Copy each of the following lines verbatim, leaving every character unchanged.
────────────────
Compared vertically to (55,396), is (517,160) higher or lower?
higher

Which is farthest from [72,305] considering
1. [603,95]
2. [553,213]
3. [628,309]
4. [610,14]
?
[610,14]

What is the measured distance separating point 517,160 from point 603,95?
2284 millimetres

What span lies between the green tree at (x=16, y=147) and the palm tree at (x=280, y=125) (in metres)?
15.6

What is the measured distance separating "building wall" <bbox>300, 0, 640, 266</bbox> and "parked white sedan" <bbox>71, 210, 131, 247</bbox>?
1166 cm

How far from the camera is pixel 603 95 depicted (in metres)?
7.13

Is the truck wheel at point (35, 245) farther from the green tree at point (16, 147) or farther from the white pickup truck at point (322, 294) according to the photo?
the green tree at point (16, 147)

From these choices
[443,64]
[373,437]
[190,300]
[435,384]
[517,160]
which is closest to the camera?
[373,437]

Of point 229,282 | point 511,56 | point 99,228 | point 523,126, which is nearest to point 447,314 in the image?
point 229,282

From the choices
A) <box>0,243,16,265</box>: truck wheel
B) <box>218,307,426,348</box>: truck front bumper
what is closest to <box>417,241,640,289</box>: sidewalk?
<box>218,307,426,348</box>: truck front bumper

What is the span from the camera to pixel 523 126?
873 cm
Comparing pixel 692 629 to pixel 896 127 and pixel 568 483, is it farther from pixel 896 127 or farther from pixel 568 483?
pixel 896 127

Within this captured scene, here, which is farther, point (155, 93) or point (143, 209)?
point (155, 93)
────────────────
## Result of the exercise
Compared vertically to (55,396), is (517,160) higher or lower?
higher

Which is farthest from [72,305] considering
1. [603,95]
2. [553,213]
3. [628,309]
4. [610,14]
?
[610,14]

What is the measured distance separating point 517,160 from point 603,95?
2284 millimetres

What span lies between the green tree at (x=16, y=147) and the palm tree at (x=280, y=125) (in metres)?
15.6

What is the measured distance separating "building wall" <bbox>300, 0, 640, 266</bbox> and "parked white sedan" <bbox>71, 210, 131, 247</bbox>?
1166 cm

How far from the camera is pixel 603 95 depicted (in metres)?
7.13

Is the truck wheel at point (35, 245) farther from the green tree at point (16, 147) or farther from the white pickup truck at point (322, 294) according to the photo?
the green tree at point (16, 147)

From these choices
[443,64]
[373,437]
[190,300]
[435,384]
[517,160]
which is closest to the camera?
[373,437]

Of point 229,282 | point 511,56 | point 99,228 | point 523,126, which is nearest to point 447,314 in the image?
point 229,282

From the choices
A) <box>0,243,16,265</box>: truck wheel
B) <box>218,307,426,348</box>: truck front bumper
what is closest to <box>417,241,640,289</box>: sidewalk?
<box>218,307,426,348</box>: truck front bumper

What is the span from the camera to pixel 523 126?
873 cm
Comparing pixel 692 629 to pixel 896 127 and pixel 568 483, is it farther from pixel 896 127 or farther from pixel 568 483?
pixel 896 127

Within this captured scene, here, which is farther, point (155, 93) or point (143, 209)?
point (155, 93)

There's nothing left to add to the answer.